<<<<

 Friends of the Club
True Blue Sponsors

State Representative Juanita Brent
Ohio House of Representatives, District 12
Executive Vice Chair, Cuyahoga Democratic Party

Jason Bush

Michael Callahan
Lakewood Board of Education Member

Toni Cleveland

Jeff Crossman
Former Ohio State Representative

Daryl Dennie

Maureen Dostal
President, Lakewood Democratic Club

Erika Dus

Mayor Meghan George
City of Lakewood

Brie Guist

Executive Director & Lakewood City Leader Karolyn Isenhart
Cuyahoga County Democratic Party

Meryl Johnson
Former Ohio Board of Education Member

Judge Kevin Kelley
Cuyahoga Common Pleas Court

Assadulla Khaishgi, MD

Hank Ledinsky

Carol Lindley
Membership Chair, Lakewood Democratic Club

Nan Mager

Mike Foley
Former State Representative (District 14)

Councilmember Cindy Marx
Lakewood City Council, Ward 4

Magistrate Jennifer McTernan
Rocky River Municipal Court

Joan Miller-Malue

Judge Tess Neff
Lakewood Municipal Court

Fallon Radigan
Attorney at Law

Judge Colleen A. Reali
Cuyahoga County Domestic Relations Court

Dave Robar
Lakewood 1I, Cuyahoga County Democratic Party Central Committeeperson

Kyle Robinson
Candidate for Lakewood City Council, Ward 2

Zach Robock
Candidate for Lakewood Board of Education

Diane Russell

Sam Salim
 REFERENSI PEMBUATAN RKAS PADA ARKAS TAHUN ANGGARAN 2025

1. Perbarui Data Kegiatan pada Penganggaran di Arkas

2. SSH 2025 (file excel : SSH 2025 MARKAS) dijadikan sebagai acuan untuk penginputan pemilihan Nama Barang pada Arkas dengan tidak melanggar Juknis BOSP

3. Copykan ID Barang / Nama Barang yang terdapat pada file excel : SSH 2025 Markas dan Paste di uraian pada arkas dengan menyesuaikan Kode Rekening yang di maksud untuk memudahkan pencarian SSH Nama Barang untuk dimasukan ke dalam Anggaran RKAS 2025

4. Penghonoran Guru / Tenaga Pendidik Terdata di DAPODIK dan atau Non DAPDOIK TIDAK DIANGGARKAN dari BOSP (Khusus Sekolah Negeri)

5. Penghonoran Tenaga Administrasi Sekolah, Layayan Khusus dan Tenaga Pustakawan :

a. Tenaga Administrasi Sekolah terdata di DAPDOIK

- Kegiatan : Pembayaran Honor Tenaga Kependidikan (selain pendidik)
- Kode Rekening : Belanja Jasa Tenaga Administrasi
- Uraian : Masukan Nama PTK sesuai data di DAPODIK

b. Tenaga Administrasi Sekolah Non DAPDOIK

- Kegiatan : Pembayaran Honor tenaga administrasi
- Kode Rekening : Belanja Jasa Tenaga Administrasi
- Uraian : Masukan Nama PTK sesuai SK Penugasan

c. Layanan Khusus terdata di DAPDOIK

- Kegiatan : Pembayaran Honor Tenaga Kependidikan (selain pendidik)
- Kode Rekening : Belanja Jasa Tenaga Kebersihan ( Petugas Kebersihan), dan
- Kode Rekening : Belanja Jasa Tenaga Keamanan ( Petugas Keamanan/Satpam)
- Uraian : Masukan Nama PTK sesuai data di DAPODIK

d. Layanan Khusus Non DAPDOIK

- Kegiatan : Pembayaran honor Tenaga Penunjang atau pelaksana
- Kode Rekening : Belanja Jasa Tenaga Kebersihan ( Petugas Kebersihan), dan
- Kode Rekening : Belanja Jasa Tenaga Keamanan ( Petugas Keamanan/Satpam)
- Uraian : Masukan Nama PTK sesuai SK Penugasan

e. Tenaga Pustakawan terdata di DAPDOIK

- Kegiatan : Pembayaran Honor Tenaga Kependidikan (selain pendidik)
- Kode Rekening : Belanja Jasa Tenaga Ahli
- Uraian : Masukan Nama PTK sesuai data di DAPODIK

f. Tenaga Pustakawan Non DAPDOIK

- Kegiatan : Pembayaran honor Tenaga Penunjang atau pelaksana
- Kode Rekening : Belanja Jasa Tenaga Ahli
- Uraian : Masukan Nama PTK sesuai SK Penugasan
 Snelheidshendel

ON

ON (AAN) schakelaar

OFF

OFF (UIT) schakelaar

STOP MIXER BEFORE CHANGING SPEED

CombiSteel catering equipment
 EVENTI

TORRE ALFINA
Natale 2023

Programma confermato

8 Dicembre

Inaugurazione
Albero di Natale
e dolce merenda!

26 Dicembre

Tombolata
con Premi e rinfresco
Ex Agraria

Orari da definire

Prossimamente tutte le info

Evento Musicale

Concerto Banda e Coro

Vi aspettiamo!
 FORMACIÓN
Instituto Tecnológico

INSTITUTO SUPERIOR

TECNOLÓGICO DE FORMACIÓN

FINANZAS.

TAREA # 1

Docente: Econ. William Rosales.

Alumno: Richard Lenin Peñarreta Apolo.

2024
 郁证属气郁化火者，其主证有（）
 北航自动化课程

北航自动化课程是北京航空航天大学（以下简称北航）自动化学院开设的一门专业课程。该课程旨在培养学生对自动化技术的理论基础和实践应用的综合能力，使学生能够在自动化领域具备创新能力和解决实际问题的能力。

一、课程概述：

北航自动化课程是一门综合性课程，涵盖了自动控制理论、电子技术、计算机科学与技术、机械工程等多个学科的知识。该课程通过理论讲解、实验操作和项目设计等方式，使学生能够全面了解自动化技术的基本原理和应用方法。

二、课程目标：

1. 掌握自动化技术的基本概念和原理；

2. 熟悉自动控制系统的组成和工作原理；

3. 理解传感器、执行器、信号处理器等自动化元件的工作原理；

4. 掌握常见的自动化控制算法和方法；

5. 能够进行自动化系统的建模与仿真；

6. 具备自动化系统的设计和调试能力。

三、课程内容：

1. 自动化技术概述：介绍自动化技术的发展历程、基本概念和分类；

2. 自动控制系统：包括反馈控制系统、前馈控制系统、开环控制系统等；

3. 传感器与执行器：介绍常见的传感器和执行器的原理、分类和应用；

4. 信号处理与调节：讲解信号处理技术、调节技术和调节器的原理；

>>>>

Task description:
Line by line, the listing above is to be transcribed exactly.

Worked solution:
 Friends of the Club
True Blue Sponsors

State Representative Juanita Brent
Ohio House of Representatives, District 12
Executive Vice Chair, Cuyahoga Democratic Party

Jason Bush

Michael Callahan
Lakewood Board of Education Member

Toni Cleveland

Jeff Crossman
Former Ohio State Representative

Daryl Dennie

Maureen Dostal
President, Lakewood Democratic Club

Erika Dus

Mayor Meghan George
City of Lakewood

Brie Guist

Executive Director & Lakewood City Leader Karolyn Isenhart
Cuyahoga County Democratic Party

Meryl Johnson
Former Ohio Board of Education Member

Judge Kevin Kelley
Cuyahoga Common Pleas Court

Assadulla Khaishgi, MD

Hank Ledinsky

Carol Lindley
Membership Chair, Lakewood Democratic Club

Nan Mager

Mike Foley
Former State Representative (District 14)

Councilmember Cindy Marx
Lakewood City Council, Ward 4

Magistrate Jennifer McTernan
Rocky River Municipal Court

Joan Miller-Malue

Judge Tess Neff
Lakewood Municipal Court

Fallon Radigan
Attorney at Law

Judge Colleen A. Reali
Cuyahoga County Domestic Relations Court

Dave Robar
Lakewood 1I, Cuyahoga County Democratic Party Central Committeeperson

Kyle Robinson
Candidate for Lakewood City Council, Ward 2

Zach Robock
Candidate for Lakewood Board of Education

Diane Russell

Sam Salim
 REFERENSI PEMBUATAN RKAS PADA ARKAS TAHUN ANGGARAN 2025

1. Perbarui Data Kegiatan pada Penganggaran di Arkas

2. SSH 2025 (file excel : SSH 2025 MARKAS) dijadikan sebagai acuan untuk penginputan pemilihan Nama Barang pada Arkas dengan tidak melanggar Juknis BOSP

3. Copykan ID Barang / Nama Barang yang terdapat pada file excel : SSH 2025 Markas dan Paste di uraian pada arkas dengan menyesuaikan Kode Rekening yang di maksud untuk memudahkan pencarian SSH Nama Barang untuk dimasukan ke dalam Anggaran RKAS 2025

4. Penghonoran Guru / Tenaga Pendidik Terdata di DAPODIK dan atau Non DAPDOIK TIDAK DIANGGARKAN dari BOSP (Khusus Sekolah Negeri)

5. Penghonoran Tenaga Administrasi Sekolah, Layayan Khusus dan Tenaga Pustakawan :

a. Tenaga Administrasi Sekolah terdata di DAPDOIK

- Kegiatan : Pembayaran Honor Tenaga Kependidikan (selain pendidik)
- Kode Rekening : Belanja Jasa Tenaga Administrasi
- Uraian : Masukan Nama PTK sesuai data di DAPODIK

b. Tenaga Administrasi Sekolah Non DAPDOIK

- Kegiatan : Pembayaran Honor tenaga administrasi
- Kode Rekening : Belanja Jasa Tenaga Administrasi
- Uraian : Masukan Nama PTK sesuai SK Penugasan

c. Layanan Khusus terdata di DAPDOIK

- Kegiatan : Pembayaran Honor Tenaga Kependidikan (selain pendidik)
- Kode Rekening : Belanja Jasa Tenaga Kebersihan ( Petugas Kebersihan), dan
- Kode Rekening : Belanja Jasa Tenaga Keamanan ( Petugas Keamanan/Satpam)
- Uraian : Masukan Nama PTK sesuai data di DAPODIK

d. Layanan Khusus Non DAPDOIK

- Kegiatan : Pembayaran honor Tenaga Penunjang atau pelaksana
- Kode Rekening : Belanja Jasa Tenaga Kebersihan ( Petugas Kebersihan), dan
- Kode Rekening : Belanja Jasa Tenaga Keamanan ( Petugas Keamanan/Satpam)
- Uraian : Masukan Nama PTK sesuai SK Penugasan

e. Tenaga Pustakawan terdata di DAPDOIK

- Kegiatan : Pembayaran Honor Tenaga Kependidikan (selain pendidik)
- Kode Rekening : Belanja Jasa Tenaga Ahli
- Uraian : Masukan Nama PTK sesuai data di DAPODIK

f. Tenaga Pustakawan Non DAPDOIK

- Kegiatan : Pembayaran honor Tenaga Penunjang atau pelaksana
- Kode Rekening : Belanja Jasa Tenaga Ahli
- Uraian : Masukan Nama PTK sesuai SK Penugasan
 Snelheidshendel

ON

ON (AAN) schakelaar

OFF

OFF (UIT) schakelaar

STOP MIXER BEFORE CHANGING SPEED

CombiSteel catering equipment
 EVENTI

TORRE ALFINA
Natale 2023

Programma confermato

8 Dicembre

Inaugurazione
Albero di Natale
e dolce merenda!

26 Dicembre

Tombolata
con Premi e rinfresco
Ex Agraria

Orari da definire

Prossimamente tutte le info

Evento Musicale

Concerto Banda e Coro

Vi aspettiamo!
 FORMACIÓN
Instituto Tecnológico

INSTITUTO SUPERIOR

TECNOLÓGICO DE FORMACIÓN

FINANZAS.

TAREA # 1

Docente: Econ. William Rosales.

Alumno: Richard Lenin Peñarreta Apolo.

2024
 郁证属气郁化火者，其主证有（）
 北航自动化课程

北航自动化课程是北京航空航天大学（以下简称北航）自动化学院开设的一门专业课程。该课程旨在培养学生对自动化技术的理论基础和实践应用的综合能力，使学生能够在自动化领域具备创新能力和解决实际问题的能力。

一、课程概述：

北航自动化课程是一门综合性课程，涵盖了自动控制理论、电子技术、计算机科学与技术、机械工程等多个学科的知识。该课程通过理论讲解、实验操作和项目设计等方式，使学生能够全面了解自动化技术的基本原理和应用方法。

二、课程目标：

1. 掌握自动化技术的基本概念和原理；

2. 熟悉自动控制系统的组成和工作原理；

3. 理解传感器、执行器、信号处理器等自动化元件的工作原理；

4. 掌握常见的自动化控制算法和方法；

5. 能够进行自动化系统的建模与仿真；

6. 具备自动化系统的设计和调试能力。

三、课程内容：

1. 自动化技术概述：介绍自动化技术的发展历程、基本概念和分类；

2. 自动控制系统：包括反馈控制系统、前馈控制系统、开环控制系统等；

3. 传感器与执行器：介绍常见的传感器和执行器的原理、分类和应用；

4. 信号处理与调节：讲解信号处理技术、调节技术和调节器的原理；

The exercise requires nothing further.